• _CONSEGNA_
Prosegui il testo sul lavoro femminile e sui congedi previsti dal Dl Sostegni, a partire dal punto in cui si interrompe.

Dinamiche che non sono dovute solo a pregiudizi e stereotipi che continuano a individuare nelle donne il prevalente se non unico
soggetto di cura e a declinare il lavoro femminile come secondario e quindi rinunciabile rispetto a quello maschile, ma anche all’assenza di figure femminili sufficientemente autonome dai leader maschi nei centri decisionali. Non si spiega altrimenti la facilità con cui nel Dl Sostegni, il governo equipari di fatto per i genitori di studenti under 14 in Dad da emergenza Covid, lo smart working ai congedi o al bonus baby sitter. Come se si potesse lavorare mentre ci si occupa di un bambino. Ecco perché è importante che in sede di conversione della legge si apportino alcune modifiche fondamentali. A partire dall’eliminazione dell’incompatibilità tra l’accesso ai congedi e lo smart working o tra lo smart working e il bonus baby sitter. Resta già difficile accettare un congedo che copra appena il 50 per cento della retribuzione ordinaria, ma renderlo incompatibile con il lavoro da casa è davvero un prezzo intollerabile.

• _RIGHE DEL DATASET_
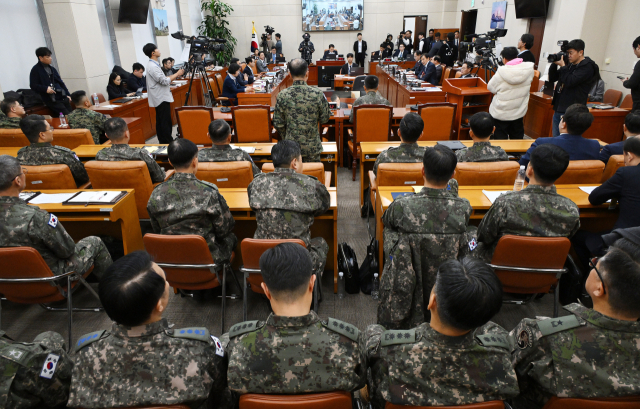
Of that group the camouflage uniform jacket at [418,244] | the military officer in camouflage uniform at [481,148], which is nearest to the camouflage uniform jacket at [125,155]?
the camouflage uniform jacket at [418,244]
--
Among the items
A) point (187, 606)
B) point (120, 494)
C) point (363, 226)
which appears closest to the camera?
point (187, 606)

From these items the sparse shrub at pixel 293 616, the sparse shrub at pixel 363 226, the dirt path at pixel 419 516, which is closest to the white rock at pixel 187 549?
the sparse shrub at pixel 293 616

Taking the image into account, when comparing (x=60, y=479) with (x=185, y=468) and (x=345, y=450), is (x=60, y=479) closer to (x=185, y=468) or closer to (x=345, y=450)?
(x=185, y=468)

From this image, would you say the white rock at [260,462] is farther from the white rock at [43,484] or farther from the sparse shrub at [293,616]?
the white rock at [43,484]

• _RISULTATO_
Così come stupisce che ancora non si sia provveduto a rendere automatico il meccanismo che consente ai genitori degli studenti under 14 di poter accedere allo smart working e ai congedi in caso di chiusura delle scuole per emergenza Covid. In questo modo, si eviterebbe di dover poi ricorrere a provvedimenti retroattivi ma anche, e soprattutto, a frizioni o problemi tra aziende e lavoratrici
e lavoratori. Il presidente Draghi lo scorso 8 marzo durante la presentazione della Strategia nazionale per la parità ha speso parole importanti sulla drammatica condizione dell’occupazione femminile. Ci auguriamo che adesso voglia passare dalle parole ai fatti.